##### Aangeleverde tekst #####
Instorten van gevangenissen door aardschok leidt tot sterfgevallen onder gevangenen
De dood van gevangenen en gevangenbewaarders is gemeld nadat een belangrijke gevangenis
In de prefectuur Ngaba – Maowun (Chinees: Maoxian) in Wenchuan, stortte een gevangenis gedeeltelijk in als gevolg van de aardbeving. Gevangenen en gevangenisbewaarders vonden daarbij de dood. De Chinese pers melde dat ook in andere gevangenissen in het gebied gevangenen en personeel door de aardbeving zijn omgekomen (Legal Daily). Het kon niet worden bevestigd of zich onder de slachtoffers Tibetanen bevonden die na de recente protesten in Ngaba gevangen zijn genomen. Wél is vernomen dat Tibetaanse demonstranten in het gebied gevangen zitten, waaronder in detentiefaciliteiten in Wenchuan, Maoxian en Dujiangyan.
De Amerikaanse NGO Kham Aid rapporteerde op hun website http://www.khamaid.org dat het dodencijfer in de prefectuur Ngaba vanaf 18 mei 2871 was, en 9 in Kardze. De prefecturen Ngaba, Dzoge (Chinees: Ru’ergai of Zoige), Marthang (Chinees: Hongyuan) en Dzamthang (Chinees: Rangrang) in de Ngaba Tibetaanse Autonome Prefectuur zijn niet zwaar getroffen. Hulporganisaties met vertegenwoordigers in de door de aardbeving getroffen gebieden vertelden ICT dat het moeilijk was om met personen in het veld contact op te nemen, omdat mobiele- en kabelverbindingen nog niet waren hersteld. Het was daarom niet mogelijk het aantal sterfgevallen en de omvang van de schade te bevestigen.
Een Tibetaan, ervaren in het hulpwerk in Tibetaanse gebieden, vertelde ICT dat hij geloofde dat de Chinese autoriteiten aanvankleijk geen hulp van buitenaf wilde accepteren wegens de politieke gevoeligheden rond het hardhandig optreden in Tibet. Een buitenlander die in Chengdu woont, en die moest vluchten vanaf de 18de verdieping van een torenflat, zei: De autoriteiten zeiden dat zij geen buitenlandse hulp binnenlieten omdat het te gevaarlijk is en de wegen vernield waren, maar de buitenlandse reddingwerkers hebben helikopters. Daarvan is geen gebruik gemaakt en daarom zijn er veel mensen onnodig gestorven.
#####
> Opdracht 1: Waarom was het volgens hulporganisaties in het artikel over de aardbeving moeilijk om contact op te nemen met personen in het veld?
> Opdracht 2: Vervang in het artikel over de aardbeving "moeilijk" door "onmogelijk" en schrijf het stuk van "De Amerikaanse NGO" tot en met "schade te bevestigen." opnieuw uit.
> Opdracht 3: Zet het artikel over de aardbeving en de ingestorte gevangenissen voort vanaf het punt waar het ophoudt.
De lijst hierna is afkomstig uit een andere bron.
##### Aangeleverde gegevens #####
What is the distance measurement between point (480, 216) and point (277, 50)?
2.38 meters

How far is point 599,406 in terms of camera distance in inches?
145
#####
> Antwoordvak 1: Omdat mobiele- en kabelverbindingen nog niet waren hersteld.

> Antwoordvak 2:
De Amerikaanse NGO Kham Aid rapporteerde op hun website http://www.khamaid.org dat het dodencijfer in de prefectuur Ngaba vanaf 18 mei 2871 was, en 9 in Kardze. De prefecturen Ngaba, Dzoge (Chinees: Ru’ergai of Zoige), Marthang (Chinees: Hongyuan) en Dzamthang (Chinees: Rangrang) in de Ngaba Tibetaanse Autonome Prefectuur zijn niet zwaar getroffen. Hulporganisaties met vertegenwoordigers in de door de aardbeving getroffen gebieden vertelden ICT dat het onmogelijk was om met personen in het veld contact op te nemen, omdat mobiele- en kabelverbindingen nog niet waren hersteld. Het was daarom niet mogelijk het aantal sterfgevallen en de omvang van de schade te bevestigen.

> Antwoordvak 3:
Informatie over de nasleep van de aardschok is door de afsluiting van de Tibetaanse gebieden beperkt. Kham Aid rapporteerde dat: “Één reden dat het nieuws vanuit de door de aardbeving getroffen Tibetaanse gebieden karig is geweest, is dat er sinds de onrust in maart geen toeristen in deze regio’s zijn geweest.”
De autoriteiten blijven de politieke prioriteiten benadrukken en voeren hardhandig optreden uit tijdens de reddingswerkzaamheden
Meteen na de aardbeving beklemtoonden lokale ambtenaren het belang van het handhaven van een harde houding ten opzichte van het ‘anti-separatisme’. Op de dag dat de aardbeving plaatsvond, gaven de autoriteiten in Ngaba een dringend document uit, getiteld: “Het combineren van het werk aangaande anti-separatisme en het beschermen van de stabiliteit tijdens reddingswerk.”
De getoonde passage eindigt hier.